DATA EXTRACT
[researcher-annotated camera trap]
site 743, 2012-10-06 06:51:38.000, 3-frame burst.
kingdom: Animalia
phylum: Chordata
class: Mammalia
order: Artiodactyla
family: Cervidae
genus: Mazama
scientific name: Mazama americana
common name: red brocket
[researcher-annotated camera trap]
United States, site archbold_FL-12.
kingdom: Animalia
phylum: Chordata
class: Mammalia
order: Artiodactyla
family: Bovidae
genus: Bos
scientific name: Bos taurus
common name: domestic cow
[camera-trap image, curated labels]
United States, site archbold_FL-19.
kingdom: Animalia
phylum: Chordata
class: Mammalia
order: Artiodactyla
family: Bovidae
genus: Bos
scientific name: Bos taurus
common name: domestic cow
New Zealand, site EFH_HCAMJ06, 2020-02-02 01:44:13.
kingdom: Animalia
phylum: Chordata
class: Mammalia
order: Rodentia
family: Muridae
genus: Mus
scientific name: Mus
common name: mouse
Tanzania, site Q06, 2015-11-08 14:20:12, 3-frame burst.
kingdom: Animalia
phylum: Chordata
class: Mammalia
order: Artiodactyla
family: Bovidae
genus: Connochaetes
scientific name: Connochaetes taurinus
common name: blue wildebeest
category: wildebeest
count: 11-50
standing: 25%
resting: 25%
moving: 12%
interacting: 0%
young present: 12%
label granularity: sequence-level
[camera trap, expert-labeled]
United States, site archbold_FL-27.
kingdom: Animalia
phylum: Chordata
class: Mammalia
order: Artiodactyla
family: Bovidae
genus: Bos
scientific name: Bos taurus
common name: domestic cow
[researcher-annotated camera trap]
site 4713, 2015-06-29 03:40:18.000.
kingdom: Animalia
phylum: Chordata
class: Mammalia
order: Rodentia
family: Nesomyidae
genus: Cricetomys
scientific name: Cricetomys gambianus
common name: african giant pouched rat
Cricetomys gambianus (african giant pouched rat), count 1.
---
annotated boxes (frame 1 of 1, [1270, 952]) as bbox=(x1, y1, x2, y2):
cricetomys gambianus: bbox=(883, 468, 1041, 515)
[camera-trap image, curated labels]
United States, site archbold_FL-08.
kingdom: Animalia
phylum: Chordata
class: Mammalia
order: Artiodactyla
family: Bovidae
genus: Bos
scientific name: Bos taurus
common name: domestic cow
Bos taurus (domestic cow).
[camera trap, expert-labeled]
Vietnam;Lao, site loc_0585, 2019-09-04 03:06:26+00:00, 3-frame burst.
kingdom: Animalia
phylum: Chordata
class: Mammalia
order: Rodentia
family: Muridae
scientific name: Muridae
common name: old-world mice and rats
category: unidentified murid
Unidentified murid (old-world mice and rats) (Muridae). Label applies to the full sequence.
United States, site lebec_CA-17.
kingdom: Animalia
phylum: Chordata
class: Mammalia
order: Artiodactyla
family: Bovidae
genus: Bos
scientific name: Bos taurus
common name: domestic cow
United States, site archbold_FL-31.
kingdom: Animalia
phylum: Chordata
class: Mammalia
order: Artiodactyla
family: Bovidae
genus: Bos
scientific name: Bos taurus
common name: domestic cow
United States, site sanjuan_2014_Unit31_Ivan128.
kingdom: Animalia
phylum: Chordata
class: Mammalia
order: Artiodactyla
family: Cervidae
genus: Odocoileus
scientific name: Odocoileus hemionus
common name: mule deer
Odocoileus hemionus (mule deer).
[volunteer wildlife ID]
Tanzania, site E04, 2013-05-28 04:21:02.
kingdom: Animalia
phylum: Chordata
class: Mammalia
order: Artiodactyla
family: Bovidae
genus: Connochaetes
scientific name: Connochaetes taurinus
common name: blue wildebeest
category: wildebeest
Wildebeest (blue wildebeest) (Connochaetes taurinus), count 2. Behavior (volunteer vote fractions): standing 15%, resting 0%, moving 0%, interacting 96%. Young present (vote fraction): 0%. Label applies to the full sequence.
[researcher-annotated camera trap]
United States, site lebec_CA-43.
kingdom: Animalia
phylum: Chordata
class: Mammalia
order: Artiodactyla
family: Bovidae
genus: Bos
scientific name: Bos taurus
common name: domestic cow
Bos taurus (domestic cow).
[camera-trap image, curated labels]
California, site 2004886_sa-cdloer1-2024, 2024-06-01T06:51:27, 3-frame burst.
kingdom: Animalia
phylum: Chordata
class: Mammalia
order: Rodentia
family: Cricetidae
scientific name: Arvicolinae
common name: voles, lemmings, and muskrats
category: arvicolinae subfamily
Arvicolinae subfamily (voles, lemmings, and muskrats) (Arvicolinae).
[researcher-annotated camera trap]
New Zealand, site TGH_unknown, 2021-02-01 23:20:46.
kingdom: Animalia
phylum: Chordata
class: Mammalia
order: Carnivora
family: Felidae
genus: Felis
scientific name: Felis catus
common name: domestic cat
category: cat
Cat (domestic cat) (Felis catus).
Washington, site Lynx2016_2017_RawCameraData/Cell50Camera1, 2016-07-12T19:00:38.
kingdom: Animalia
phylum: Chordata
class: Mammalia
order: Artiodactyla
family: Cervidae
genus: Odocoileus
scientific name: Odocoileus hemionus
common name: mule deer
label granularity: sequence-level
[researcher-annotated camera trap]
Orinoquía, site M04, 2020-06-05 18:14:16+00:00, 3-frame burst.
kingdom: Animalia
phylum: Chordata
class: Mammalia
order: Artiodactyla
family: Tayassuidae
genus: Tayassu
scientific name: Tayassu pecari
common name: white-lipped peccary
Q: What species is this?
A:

ASSIGNMENT
Recreate the full listing above precisely.

RESPONSE TO THE EXERCISE
[researcher-annotated camera trap]
site 743, 2012-10-06 06:51:38.000, 3-frame burst.
kingdom: Animalia
phylum: Chordata
class: Mammalia
order: Artiodactyla
family: Cervidae
genus: Mazama
scientific name: Mazama americana
common name: red brocket
[researcher-annotated camera trap]
United States, site archbold_FL-12.
kingdom: Animalia
phylum: Chordata
class: Mammalia
order: Artiodactyla
family: Bovidae
genus: Bos
scientific name: Bos taurus
common name: domestic cow
[camera-trap image, curated labels]
United States, site archbold_FL-19.
kingdom: Animalia
phylum: Chordata
class: Mammalia
order: Artiodactyla
family: Bovidae
genus: Bos
scientific name: Bos taurus
common name: domestic cow
New Zealand, site EFH_HCAMJ06, 2020-02-02 01:44:13.
kingdom: Animalia
phylum: Chordata
class: Mammalia
order: Rodentia
family: Muridae
genus: Mus
scientific name: Mus
common name: mouse
Tanzania, site Q06, 2015-11-08 14:20:12, 3-frame burst.
kingdom: Animalia
phylum: Chordata
class: Mammalia
order: Artiodactyla
family: Bovidae
genus: Connochaetes
scientific name: Connochaetes taurinus
common name: blue wildebeest
category: wildebeest
count: 11-50
standing: 25%
resting: 25%
moving: 12%
interacting: 0%
young present: 12%
label granularity: sequence-level
[camera trap, expert-labeled]
United States, site archbold_FL-27.
kingdom: Animalia
phylum: Chordata
class: Mammalia
order: Artiodactyla
family: Bovidae
genus: Bos
scientific name: Bos taurus
common name: domestic cow
[researcher-annotated camera trap]
site 4713, 2015-06-29 03:40:18.000.
kingdom: Animalia
phylum: Chordata
class: Mammalia
order: Rodentia
family: Nesomyidae
genus: Cricetomys
scientific name: Cricetomys gambianus
common name: african giant pouched rat
Cricetomys gambianus (african giant pouched rat), count 1.
---
annotated boxes (frame 1 of 1, [1270, 952]) as bbox=(x1, y1, x2, y2):
cricetomys gambianus: bbox=(883, 468, 1041, 515)
[camera-trap image, curated labels]
United States, site archbold_FL-08.
kingdom: Animalia
phylum: Chordata
class: Mammalia
order: Artiodactyla
family: Bovidae
genus: Bos
scientific name: Bos taurus
common name: domestic cow
Bos taurus (domestic cow).
[camera trap, expert-labeled]
Vietnam;Lao, site loc_0585, 2019-09-04 03:06:26+00:00, 3-frame burst.
kingdom: Animalia
phylum: Chordata
class: Mammalia
order: Rodentia
family: Muridae
scientific name: Muridae
common name: old-world mice and rats
category: unidentified murid
Unidentified murid (old-world mice and rats) (Muridae). Label applies to the full sequence.
United States, site lebec_CA-17.
kingdom: Animalia
phylum: Chordata
class: Mammalia
order: Artiodactyla
family: Bovidae
genus: Bos
scientific name: Bos taurus
common name: domestic cow
United States, site archbold_FL-31.
kingdom: Animalia
phylum: Chordata
class: Mammalia
order: Artiodactyla
family: Bovidae
genus: Bos
scientific name: Bos taurus
common name: domestic cow
United States, site sanjuan_2014_Unit31_Ivan128.
kingdom: Animalia
phylum: Chordata
class: Mammalia
order: Artiodactyla
family: Cervidae
genus: Odocoileus
scientific name: Odocoileus hemionus
common name: mule deer
Odocoileus hemionus (mule deer).
[volunteer wildlife ID]
Tanzania, site E04, 2013-05-28 04:21:02.
kingdom: Animalia
phylum: Chordata
class: Mammalia
order: Artiodactyla
family: Bovidae
genus: Connochaetes
scientific name: Connochaetes taurinus
common name: blue wildebeest
category: wildebeest
Wildebeest (blue wildebeest) (Connochaetes taurinus), count 2. Behavior (volunteer vote fractions): standing 15%, resting 0%, moving 0%, interacting 96%. Young present (vote fraction): 0%. Label applies to the full sequence.
[researcher-annotated camera trap]
United States, site lebec_CA-43.
kingdom: Animalia
phylum: Chordata
class: Mammalia
order: Artiodactyla
family: Bovidae
genus: Bos
scientific name: Bos taurus
common name: domestic cow
Bos taurus (domestic cow).
[camera-trap image, curated labels]
California, site 2004886_sa-cdloer1-2024, 2024-06-01T06:51:27, 3-frame burst.
kingdom: Animalia
phylum: Chordata
class: Mammalia
order: Rodentia
family: Cricetidae
scientific name: Arvicolinae
common name: voles, lemmings, and muskrats
category: arvicolinae subfamily
Arvicolinae subfamily (voles, lemmings, and muskrats) (Arvicolinae).
[researcher-annotated camera trap]
New Zealand, site TGH_unknown, 2021-02-01 23:20:46.
kingdom: Animalia
phylum: Chordata
class: Mammalia
order: Carnivora
family: Felidae
genus: Felis
scientific name: Felis catus
common name: domestic cat
category: cat
Cat (domestic cat) (Felis catus).
Washington, site Lynx2016_2017_RawCameraData/Cell50Camera1, 2016-07-12T19:00:38.
kingdom: Animalia
phylum: Chordata
class: Mammalia
order: Artiodactyla
family: Cervidae
genus: Odocoileus
scientific name: Odocoileus hemionus
common name: mule deer
label granularity: sequence-level
[researcher-annotated camera trap]
Orinoquía, site M04, 2020-06-05 18:14:16+00:00, 3-frame burst.
kingdom: Animalia
phylum: Chordata
class: Mammalia
order: Artiodactyla
family: Tayassuidae
genus: Tayassu
scientific name: Tayassu pecari
common name: white-lipped peccary
Q: What species is this?
A:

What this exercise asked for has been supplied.